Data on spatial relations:
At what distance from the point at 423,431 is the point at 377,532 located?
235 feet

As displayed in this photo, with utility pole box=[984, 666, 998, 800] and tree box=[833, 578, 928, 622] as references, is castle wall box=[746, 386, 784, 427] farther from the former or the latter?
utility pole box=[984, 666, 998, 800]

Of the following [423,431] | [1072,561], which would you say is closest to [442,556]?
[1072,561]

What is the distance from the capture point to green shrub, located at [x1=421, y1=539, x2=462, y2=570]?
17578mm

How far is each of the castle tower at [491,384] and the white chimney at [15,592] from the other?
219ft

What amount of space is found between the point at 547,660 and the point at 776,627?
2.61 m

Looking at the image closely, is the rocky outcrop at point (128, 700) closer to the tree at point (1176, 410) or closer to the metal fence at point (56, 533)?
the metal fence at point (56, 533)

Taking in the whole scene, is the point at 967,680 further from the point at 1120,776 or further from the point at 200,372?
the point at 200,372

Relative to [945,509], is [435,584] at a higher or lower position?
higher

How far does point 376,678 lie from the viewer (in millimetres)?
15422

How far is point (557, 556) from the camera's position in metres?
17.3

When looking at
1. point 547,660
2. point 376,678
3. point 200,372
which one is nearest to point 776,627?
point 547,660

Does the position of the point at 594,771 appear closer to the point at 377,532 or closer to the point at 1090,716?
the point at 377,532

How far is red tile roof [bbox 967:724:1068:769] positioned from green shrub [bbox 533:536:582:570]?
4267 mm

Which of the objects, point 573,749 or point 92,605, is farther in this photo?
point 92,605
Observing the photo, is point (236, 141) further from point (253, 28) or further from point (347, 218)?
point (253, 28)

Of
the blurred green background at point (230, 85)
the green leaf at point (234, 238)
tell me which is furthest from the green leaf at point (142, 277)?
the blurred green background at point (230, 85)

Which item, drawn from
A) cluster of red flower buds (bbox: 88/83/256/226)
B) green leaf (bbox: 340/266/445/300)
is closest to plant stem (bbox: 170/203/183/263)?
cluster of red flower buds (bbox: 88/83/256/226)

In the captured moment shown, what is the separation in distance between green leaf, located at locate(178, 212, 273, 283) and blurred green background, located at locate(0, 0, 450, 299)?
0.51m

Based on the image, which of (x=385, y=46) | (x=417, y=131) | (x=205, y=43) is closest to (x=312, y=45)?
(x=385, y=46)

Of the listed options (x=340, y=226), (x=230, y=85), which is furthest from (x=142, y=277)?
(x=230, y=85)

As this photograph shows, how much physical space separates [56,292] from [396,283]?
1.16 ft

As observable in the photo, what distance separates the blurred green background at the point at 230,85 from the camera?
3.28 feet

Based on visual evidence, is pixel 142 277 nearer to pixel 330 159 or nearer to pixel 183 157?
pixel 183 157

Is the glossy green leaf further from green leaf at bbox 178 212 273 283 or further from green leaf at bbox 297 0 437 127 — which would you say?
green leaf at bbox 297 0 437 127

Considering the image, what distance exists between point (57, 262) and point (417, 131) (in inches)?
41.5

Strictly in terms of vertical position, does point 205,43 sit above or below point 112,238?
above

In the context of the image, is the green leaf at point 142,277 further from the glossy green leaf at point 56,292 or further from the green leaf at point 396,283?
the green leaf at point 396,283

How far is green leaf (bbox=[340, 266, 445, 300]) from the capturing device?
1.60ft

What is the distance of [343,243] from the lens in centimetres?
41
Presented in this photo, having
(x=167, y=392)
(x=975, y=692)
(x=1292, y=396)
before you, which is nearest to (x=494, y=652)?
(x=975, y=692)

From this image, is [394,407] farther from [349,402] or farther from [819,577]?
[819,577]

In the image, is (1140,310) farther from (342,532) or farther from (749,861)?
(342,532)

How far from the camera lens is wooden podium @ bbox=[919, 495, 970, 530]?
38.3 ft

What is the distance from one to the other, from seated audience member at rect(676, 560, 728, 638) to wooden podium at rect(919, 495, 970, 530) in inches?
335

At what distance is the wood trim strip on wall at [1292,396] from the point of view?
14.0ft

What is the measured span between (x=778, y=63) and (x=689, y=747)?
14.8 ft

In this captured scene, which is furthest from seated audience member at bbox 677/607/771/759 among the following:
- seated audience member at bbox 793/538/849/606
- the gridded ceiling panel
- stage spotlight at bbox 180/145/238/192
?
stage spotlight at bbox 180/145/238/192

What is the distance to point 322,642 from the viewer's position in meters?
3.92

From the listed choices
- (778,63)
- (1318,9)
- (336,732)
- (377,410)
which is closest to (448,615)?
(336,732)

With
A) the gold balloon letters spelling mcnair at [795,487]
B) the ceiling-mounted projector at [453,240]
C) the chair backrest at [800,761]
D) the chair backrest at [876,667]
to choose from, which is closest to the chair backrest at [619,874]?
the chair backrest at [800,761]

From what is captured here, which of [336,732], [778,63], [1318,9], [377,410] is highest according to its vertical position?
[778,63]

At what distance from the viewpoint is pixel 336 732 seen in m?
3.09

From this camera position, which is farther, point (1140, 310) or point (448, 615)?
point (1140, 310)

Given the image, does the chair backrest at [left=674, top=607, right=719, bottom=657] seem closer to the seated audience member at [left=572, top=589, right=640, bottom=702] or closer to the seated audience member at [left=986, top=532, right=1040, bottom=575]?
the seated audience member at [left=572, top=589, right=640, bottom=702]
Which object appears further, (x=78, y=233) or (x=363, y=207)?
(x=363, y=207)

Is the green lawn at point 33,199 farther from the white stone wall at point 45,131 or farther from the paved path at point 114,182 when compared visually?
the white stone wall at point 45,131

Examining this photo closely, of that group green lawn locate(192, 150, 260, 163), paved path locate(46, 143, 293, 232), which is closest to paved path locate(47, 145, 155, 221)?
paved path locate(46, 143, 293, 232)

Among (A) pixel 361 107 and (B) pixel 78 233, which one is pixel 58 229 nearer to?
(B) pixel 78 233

• **Your objective**
Arrange every line of the items above as a numbered list, leaving out the blank lines.

• **Full answer**
1. At what distance from the point at 423,431 is the point at 377,532 located?
2. 235 feet
3. As displayed in this photo, with utility pole box=[984, 666, 998, 800] and tree box=[833, 578, 928, 622] as references, is castle wall box=[746, 386, 784, 427] farther from the former or the latter?
4. utility pole box=[984, 666, 998, 800]
5. Of the following [423,431] | [1072,561], which would you say is closest to [442,556]?
6. [1072,561]
7. What is the distance from the capture point to green shrub, located at [x1=421, y1=539, x2=462, y2=570]?
8. 17578mm
9. How far is each of the castle tower at [491,384] and the white chimney at [15,592] from the other?
10. 219ft
11. What amount of space is found between the point at 547,660 and the point at 776,627?
12. 2.61 m
13. Looking at the image closely, is the rocky outcrop at point (128, 700) closer to the tree at point (1176, 410) or closer to the metal fence at point (56, 533)?
14. the metal fence at point (56, 533)
15. Taking in the whole scene, is the point at 967,680 further from the point at 1120,776 or further from the point at 200,372?
16. the point at 200,372
17. Relative to [945,509], is [435,584] at a higher or lower position?
18. higher
19. How far does point 376,678 lie from the viewer (in millimetres)?
20. 15422
21. How far is point (557, 556) from the camera's position in metres?
22. 17.3
23. When looking at
24. 1. point 547,660
25. 2. point 376,678
26. 3. point 200,372
27. which one is nearest to point 776,627?
28. point 547,660
29. Does the position of the point at 594,771 appear closer to the point at 377,532 or closer to the point at 1090,716?
30. the point at 377,532
31. How far is red tile roof [bbox 967:724:1068:769] positioned from green shrub [bbox 533:536:582:570]?
32. 4267 mm
33. Which of the objects, point 573,749 or point 92,605, is farther in this photo?
34. point 92,605
35. Observing the photo, is point (236, 141) further from point (253, 28) or further from point (347, 218)?
36. point (253, 28)
37. Of
38. the blurred green background at point (230, 85)
39. the green leaf at point (234, 238)
40. tell me which is furthest from the green leaf at point (142, 277)?
41. the blurred green background at point (230, 85)
42. Which item, drawn from
43. A) cluster of red flower buds (bbox: 88/83/256/226)
44. B) green leaf (bbox: 340/266/445/300)
45. is closest to plant stem (bbox: 170/203/183/263)?
46. cluster of red flower buds (bbox: 88/83/256/226)
47. In the captured moment shown, what is the separation in distance between green leaf, located at locate(178, 212, 273, 283) and blurred green background, located at locate(0, 0, 450, 299)?
48. 0.51m
49. Based on the image, which of (x=385, y=46) | (x=417, y=131) | (x=205, y=43) is closest to (x=312, y=45)?
50. (x=385, y=46)
51. Of the listed options (x=340, y=226), (x=230, y=85), which is furthest from (x=142, y=277)?
52. (x=230, y=85)
53. As this photograph shows, how much physical space separates [56,292] from [396,283]?
54. 1.16 ft
55. As observable in the photo, what distance separates the blurred green background at the point at 230,85 from the camera?
56. 3.28 feet
57. Based on visual evidence, is pixel 142 277 nearer to pixel 330 159 or nearer to pixel 183 157?
58. pixel 183 157
59. Is the glossy green leaf further from green leaf at bbox 178 212 273 283 or further from green leaf at bbox 297 0 437 127 — which would you say?
60. green leaf at bbox 297 0 437 127
61. Considering the image, what distance exists between point (57, 262) and point (417, 131) (in inches)?
62. 41.5
63. Strictly in terms of vertical position, does point 205,43 sit above or below point 112,238?
64. above
65. In the context of the image, is the green leaf at point 142,277 further from the glossy green leaf at point 56,292 or further from the green leaf at point 396,283?
66. the green leaf at point 396,283
67. How far is green leaf (bbox=[340, 266, 445, 300]) from the capturing device?
68. 1.60ft
69. What is the distance of [343,243] from the lens in centimetres?
70. 41
71. Presented in this photo, having
72. (x=167, y=392)
73. (x=975, y=692)
74. (x=1292, y=396)
75. before you, which is nearest to (x=494, y=652)?
76. (x=975, y=692)
77. From this image, is [394,407] farther from [349,402] or farther from [819,577]?
78. [819,577]
79. In the image, is (1140,310) farther from (342,532) or farther from (749,861)?
80. (342,532)
81. How far from the camera lens is wooden podium @ bbox=[919, 495, 970, 530]?
82. 38.3 ft
83. What is the distance from one to the other, from seated audience member at rect(676, 560, 728, 638) to wooden podium at rect(919, 495, 970, 530) in inches?
84. 335
85. At what distance is the wood trim strip on wall at [1292,396] from the point of view?
86. 14.0ft
87. What is the measured span between (x=778, y=63) and (x=689, y=747)?
88. 14.8 ft
89. In this captured scene, which is furthest from seated audience member at bbox 677/607/771/759 among the following:
90. - seated audience member at bbox 793/538/849/606
91. - the gridded ceiling panel
92. - stage spotlight at bbox 180/145/238/192
93. ?
94. stage spotlight at bbox 180/145/238/192
95. What is the distance to point 322,642 from the viewer's position in meters?
96. 3.92
97. From the listed choices
98. - (778,63)
99. - (1318,9)
100. - (336,732)
101. - (377,410)
102. which is closest to (448,615)?
103. (336,732)
104. With
105. A) the gold balloon letters spelling mcnair at [795,487]
106. B) the ceiling-mounted projector at [453,240]
107. C) the chair backrest at [800,761]
108. D) the chair backrest at [876,667]
109. to choose from, which is closest to the chair backrest at [619,874]?
110. the chair backrest at [800,761]
111. From what is captured here, which of [336,732], [778,63], [1318,9], [377,410] is highest according to its vertical position?
112. [778,63]
113. At what distance from the viewpoint is pixel 336 732 seen in m?
114. 3.09
115. From this camera position, which is farther, point (1140, 310) or point (448, 615)?
116. point (1140, 310)
117. Given the image, does the chair backrest at [left=674, top=607, right=719, bottom=657] seem closer to the seated audience member at [left=572, top=589, right=640, bottom=702] or closer to the seated audience member at [left=986, top=532, right=1040, bottom=575]?
118. the seated audience member at [left=572, top=589, right=640, bottom=702]
119. Which object appears further, (x=78, y=233) or (x=363, y=207)?
120. (x=363, y=207)
121. Is the green lawn at point 33,199 farther from the white stone wall at point 45,131 or farther from the paved path at point 114,182 when compared visually?
122. the white stone wall at point 45,131
123. Examining this photo closely, of that group green lawn locate(192, 150, 260, 163), paved path locate(46, 143, 293, 232), which is closest to paved path locate(47, 145, 155, 221)?
124. paved path locate(46, 143, 293, 232)
125. Among (A) pixel 361 107 and (B) pixel 78 233, which one is pixel 58 229 nearer to?
126. (B) pixel 78 233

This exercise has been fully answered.